What to do: Only the lines from the beginning of the data below through the line that contains "Key Negatives" should be repeated, exactly as written.

Supplied material:
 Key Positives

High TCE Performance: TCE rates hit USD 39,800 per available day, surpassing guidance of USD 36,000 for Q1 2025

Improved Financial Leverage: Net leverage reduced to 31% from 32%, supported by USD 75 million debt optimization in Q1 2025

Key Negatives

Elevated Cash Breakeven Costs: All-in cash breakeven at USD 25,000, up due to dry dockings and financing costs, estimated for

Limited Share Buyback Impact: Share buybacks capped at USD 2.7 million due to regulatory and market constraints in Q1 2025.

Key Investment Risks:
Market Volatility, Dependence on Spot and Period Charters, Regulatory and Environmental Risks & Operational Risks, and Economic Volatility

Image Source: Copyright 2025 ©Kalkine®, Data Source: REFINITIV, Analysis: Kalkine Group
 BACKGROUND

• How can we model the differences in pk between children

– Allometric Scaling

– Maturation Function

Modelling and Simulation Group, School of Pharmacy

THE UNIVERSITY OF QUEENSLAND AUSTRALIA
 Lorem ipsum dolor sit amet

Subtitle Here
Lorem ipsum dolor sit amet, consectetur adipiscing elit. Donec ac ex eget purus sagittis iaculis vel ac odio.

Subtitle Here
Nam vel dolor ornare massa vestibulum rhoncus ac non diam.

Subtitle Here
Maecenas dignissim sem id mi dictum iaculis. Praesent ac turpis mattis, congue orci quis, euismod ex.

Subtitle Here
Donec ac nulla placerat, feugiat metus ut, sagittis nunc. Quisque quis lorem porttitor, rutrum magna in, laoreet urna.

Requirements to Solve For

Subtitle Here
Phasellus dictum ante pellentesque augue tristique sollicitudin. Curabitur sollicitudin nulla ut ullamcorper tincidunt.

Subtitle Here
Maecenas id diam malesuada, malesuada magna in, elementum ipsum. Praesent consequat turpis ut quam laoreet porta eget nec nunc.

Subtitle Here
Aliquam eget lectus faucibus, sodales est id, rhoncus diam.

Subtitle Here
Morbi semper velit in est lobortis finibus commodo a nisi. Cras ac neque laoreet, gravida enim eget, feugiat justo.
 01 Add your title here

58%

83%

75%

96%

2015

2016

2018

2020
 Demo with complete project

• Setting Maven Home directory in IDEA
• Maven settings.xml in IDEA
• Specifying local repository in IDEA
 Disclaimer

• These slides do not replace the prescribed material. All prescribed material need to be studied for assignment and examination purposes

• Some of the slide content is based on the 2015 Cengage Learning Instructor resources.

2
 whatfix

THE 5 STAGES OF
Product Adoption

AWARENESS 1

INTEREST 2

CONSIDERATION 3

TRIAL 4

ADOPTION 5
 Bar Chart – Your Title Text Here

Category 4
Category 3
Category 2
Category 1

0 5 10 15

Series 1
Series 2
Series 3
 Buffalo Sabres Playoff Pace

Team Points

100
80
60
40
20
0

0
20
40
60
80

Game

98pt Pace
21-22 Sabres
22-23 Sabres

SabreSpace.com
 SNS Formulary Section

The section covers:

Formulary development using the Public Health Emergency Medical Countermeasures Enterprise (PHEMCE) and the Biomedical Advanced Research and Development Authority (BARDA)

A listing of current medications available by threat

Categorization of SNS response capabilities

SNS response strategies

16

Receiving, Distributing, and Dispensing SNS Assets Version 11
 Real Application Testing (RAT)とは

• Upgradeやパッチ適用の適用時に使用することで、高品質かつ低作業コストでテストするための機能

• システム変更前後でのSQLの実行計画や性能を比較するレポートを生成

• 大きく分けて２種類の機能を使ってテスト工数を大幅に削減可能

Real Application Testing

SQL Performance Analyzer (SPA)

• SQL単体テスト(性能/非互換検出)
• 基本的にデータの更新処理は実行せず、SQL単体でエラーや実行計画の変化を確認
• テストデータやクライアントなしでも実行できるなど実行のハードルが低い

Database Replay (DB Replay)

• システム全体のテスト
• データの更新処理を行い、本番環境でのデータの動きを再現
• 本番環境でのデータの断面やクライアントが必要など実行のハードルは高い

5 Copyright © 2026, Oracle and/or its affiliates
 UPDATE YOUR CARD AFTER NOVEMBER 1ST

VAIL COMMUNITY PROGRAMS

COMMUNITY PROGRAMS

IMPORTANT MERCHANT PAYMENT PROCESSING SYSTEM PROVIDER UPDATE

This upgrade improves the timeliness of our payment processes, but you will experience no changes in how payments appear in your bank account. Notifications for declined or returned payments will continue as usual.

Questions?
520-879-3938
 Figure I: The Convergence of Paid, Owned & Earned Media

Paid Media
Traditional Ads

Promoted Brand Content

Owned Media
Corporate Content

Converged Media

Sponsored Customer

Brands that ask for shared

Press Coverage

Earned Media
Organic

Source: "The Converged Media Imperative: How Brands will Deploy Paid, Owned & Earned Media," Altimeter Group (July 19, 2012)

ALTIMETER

Response to the exercise:
 Key Positives

High TCE Performance: TCE rates hit USD 39,800 per available day, surpassing guidance of USD 36,000 for Q1 2025

Improved Financial Leverage: Net leverage reduced to 31% from 32%, supported by USD 75 million debt optimization in Q1 2025

Key Negatives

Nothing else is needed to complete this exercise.